**Sus instrucciones**:
Reproduzca literalmente un pasaje del texto sobre la pobreza femenina: comience en las palabras "No obstante, hay" y termine después de "la transformación estructural.".

**Fragmento seleccionado**:
== == ==
El acceso a la vivienda, la educación y la salud también se resiente. La ONU ha documentado que las mujeres pobres tienen menos acceso a servicios de salud de calidad y sus hijos están más expuestos a la desnutrición y la violencia. La pobreza femenina no es solo un problema económico, es una crisis humanitaria sostenida por la inacción política.
No obstante, hay redes de apoyo comunitario y cooperativas lideradas por mujeres que están desafiando este destino impuesto. Organizaciones de base están impulsando sistemas de financiamiento solidario, cooperativas de consumo y redes de crianza compartida que ofrecen alternativas viables frente a la exclusión. La resistencia organizada es el primer paso hacia la transformación estructural.
Políticas públicas: de la retórica a la acción o la traición
El 8M no puede ser solo una fecha de discursos vacíos. Se necesitan políticas públicas contundentes: igualdad salarial real y fiscalización efectiva, acceso prioritario a créditos para mujeres emprendedoras, sistemas de cuidado infantil gratuitos y universales, y una legislación que castigue la violencia económica contra las mujeres. Pero, sobre todo, se necesita voluntad política. No más “compromisos” abstractos. No más “planes” sin presupuesto. No más cinismo institucional.
== == ==
**Datos extraídos**:

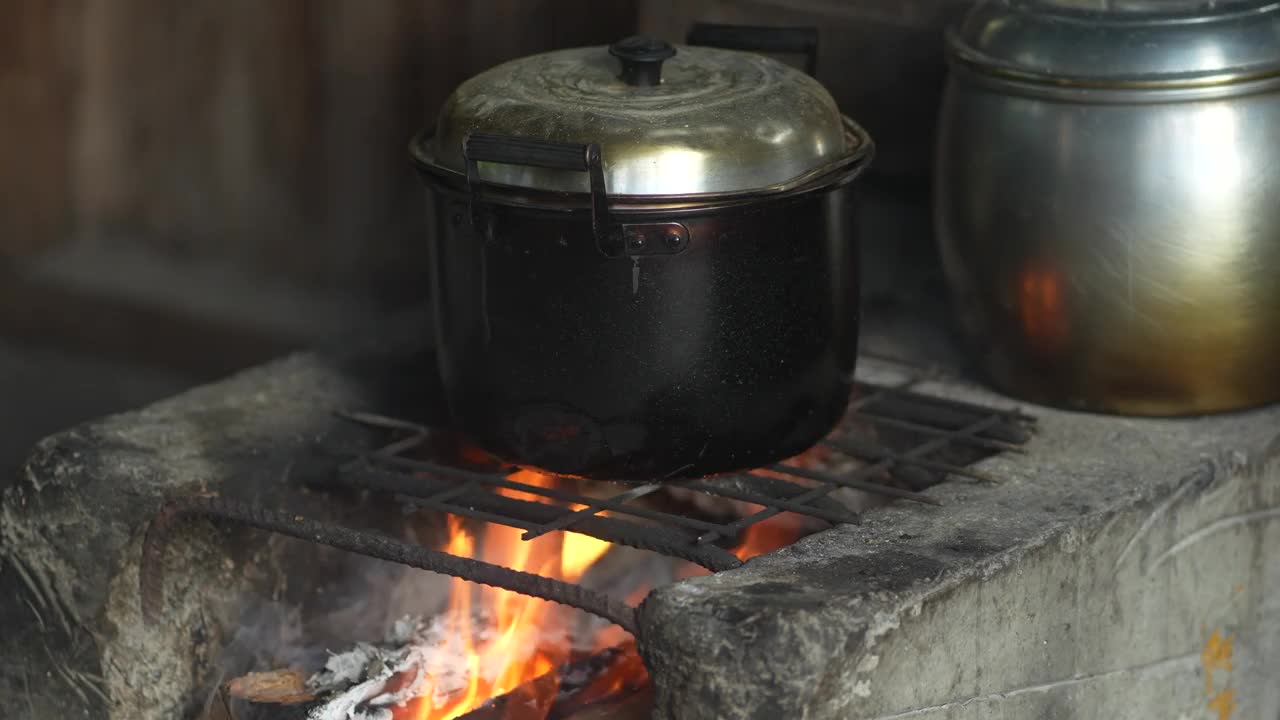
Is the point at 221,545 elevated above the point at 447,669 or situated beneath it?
elevated above

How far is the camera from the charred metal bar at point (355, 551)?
1703 mm

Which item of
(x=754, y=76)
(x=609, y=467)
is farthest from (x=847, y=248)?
(x=609, y=467)

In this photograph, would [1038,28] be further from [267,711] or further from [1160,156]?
[267,711]

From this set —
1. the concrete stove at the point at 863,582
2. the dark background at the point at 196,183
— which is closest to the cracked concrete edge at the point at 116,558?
the concrete stove at the point at 863,582

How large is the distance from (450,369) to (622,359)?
0.28 m

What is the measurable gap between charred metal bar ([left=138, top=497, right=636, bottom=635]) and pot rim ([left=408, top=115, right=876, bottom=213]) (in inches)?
15.9

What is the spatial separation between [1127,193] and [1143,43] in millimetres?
194

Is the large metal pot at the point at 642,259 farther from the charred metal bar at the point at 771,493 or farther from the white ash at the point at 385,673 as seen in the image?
the white ash at the point at 385,673

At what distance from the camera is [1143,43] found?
2.17m

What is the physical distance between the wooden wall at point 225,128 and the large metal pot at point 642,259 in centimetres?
170

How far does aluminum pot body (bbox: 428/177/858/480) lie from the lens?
1.90 metres

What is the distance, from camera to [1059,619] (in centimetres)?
195

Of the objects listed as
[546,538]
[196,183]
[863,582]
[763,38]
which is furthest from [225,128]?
[863,582]

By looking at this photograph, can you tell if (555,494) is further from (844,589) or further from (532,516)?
(844,589)
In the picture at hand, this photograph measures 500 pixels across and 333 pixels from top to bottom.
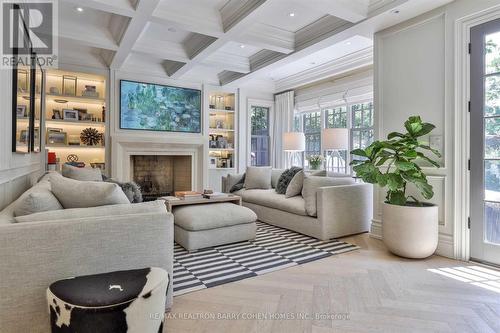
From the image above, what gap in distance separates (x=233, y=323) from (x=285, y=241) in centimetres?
182

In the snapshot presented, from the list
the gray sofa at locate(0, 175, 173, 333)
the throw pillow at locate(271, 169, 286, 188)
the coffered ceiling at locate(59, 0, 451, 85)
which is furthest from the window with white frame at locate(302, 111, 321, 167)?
the gray sofa at locate(0, 175, 173, 333)

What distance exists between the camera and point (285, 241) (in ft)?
11.7

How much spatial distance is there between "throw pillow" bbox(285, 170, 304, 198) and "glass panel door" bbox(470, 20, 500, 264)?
6.53 feet

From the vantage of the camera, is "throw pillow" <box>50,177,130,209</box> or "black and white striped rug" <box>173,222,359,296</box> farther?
"black and white striped rug" <box>173,222,359,296</box>

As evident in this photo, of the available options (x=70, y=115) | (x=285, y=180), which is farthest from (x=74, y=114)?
(x=285, y=180)

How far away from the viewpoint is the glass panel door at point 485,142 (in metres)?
2.79

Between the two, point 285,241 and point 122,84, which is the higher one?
point 122,84

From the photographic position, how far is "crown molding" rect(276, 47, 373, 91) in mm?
5066

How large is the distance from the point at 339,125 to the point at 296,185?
8.10 ft

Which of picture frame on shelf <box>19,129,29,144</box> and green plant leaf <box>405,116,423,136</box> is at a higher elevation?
green plant leaf <box>405,116,423,136</box>

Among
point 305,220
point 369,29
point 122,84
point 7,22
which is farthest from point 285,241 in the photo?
point 122,84

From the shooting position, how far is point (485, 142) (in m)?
2.86

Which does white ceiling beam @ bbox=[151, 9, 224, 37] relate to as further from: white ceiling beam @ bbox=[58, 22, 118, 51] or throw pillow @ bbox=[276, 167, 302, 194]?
throw pillow @ bbox=[276, 167, 302, 194]

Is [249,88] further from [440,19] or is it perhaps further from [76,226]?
[76,226]
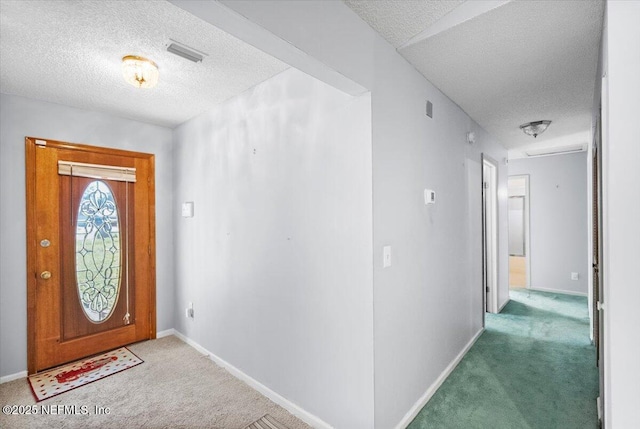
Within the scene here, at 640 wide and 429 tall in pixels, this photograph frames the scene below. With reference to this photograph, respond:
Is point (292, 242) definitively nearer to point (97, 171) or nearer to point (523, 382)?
point (523, 382)

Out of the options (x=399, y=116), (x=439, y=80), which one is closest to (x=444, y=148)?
(x=439, y=80)

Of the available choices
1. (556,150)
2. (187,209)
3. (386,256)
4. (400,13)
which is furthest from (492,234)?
(187,209)

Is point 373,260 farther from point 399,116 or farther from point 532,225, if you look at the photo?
point 532,225

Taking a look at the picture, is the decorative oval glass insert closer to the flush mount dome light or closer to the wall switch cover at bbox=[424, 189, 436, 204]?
the flush mount dome light

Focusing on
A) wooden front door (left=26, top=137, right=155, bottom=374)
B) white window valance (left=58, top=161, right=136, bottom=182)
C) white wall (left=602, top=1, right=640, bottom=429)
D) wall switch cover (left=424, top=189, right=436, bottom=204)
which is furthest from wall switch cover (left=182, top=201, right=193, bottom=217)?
white wall (left=602, top=1, right=640, bottom=429)

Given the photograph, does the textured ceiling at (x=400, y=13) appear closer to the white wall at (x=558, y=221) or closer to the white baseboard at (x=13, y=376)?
the white baseboard at (x=13, y=376)

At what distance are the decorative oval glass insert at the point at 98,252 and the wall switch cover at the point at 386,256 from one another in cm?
295

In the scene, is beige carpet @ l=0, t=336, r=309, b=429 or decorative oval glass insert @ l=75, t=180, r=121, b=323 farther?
decorative oval glass insert @ l=75, t=180, r=121, b=323

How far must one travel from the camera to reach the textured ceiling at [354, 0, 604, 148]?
1.66 m

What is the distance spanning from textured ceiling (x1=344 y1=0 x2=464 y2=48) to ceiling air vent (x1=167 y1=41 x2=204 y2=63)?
3.55ft

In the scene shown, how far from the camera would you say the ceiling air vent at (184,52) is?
1963 millimetres

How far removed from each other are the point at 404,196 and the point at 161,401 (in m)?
2.42

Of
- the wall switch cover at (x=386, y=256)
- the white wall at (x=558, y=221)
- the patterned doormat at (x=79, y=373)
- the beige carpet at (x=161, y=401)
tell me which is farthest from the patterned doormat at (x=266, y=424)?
the white wall at (x=558, y=221)

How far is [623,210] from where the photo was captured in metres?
1.19
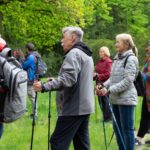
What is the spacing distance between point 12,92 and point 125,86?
6.47ft

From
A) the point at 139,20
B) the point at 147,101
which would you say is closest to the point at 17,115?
the point at 147,101

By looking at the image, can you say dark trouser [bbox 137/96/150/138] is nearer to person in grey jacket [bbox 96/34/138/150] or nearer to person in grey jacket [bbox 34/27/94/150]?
person in grey jacket [bbox 96/34/138/150]

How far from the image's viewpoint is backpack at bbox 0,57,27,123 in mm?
5516

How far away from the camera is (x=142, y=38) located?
116ft

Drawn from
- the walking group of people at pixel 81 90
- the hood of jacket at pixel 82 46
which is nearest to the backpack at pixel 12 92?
the walking group of people at pixel 81 90

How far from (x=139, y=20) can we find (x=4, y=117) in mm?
36534

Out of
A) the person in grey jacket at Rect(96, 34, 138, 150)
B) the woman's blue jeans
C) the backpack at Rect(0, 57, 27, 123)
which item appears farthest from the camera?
the woman's blue jeans

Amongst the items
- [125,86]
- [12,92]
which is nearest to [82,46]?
[12,92]

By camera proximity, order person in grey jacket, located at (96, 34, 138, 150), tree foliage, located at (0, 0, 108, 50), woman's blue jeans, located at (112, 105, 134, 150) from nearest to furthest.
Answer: person in grey jacket, located at (96, 34, 138, 150) → woman's blue jeans, located at (112, 105, 134, 150) → tree foliage, located at (0, 0, 108, 50)

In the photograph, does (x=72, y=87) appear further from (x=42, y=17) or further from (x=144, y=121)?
(x=42, y=17)

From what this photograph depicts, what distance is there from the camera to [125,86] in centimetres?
687

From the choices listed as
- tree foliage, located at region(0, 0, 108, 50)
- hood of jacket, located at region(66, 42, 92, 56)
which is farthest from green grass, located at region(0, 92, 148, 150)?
tree foliage, located at region(0, 0, 108, 50)

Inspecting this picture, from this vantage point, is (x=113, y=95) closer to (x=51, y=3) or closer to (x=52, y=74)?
(x=51, y=3)

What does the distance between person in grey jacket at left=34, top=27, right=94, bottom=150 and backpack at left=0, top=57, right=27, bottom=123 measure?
0.21 meters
== == ==
**Respuesta escrita**:
No obstante, hay redes de apoyo comunitario y cooperativas lideradas por mujeres que están desafiando este destino impuesto. Organizaciones de base están impulsando sistemas de financiamiento solidario, cooperativas de consumo y redes de crianza compartida que ofrecen alternativas viables frente a la exclusión. La resistencia organizada es el primer paso hacia la transformación estructural.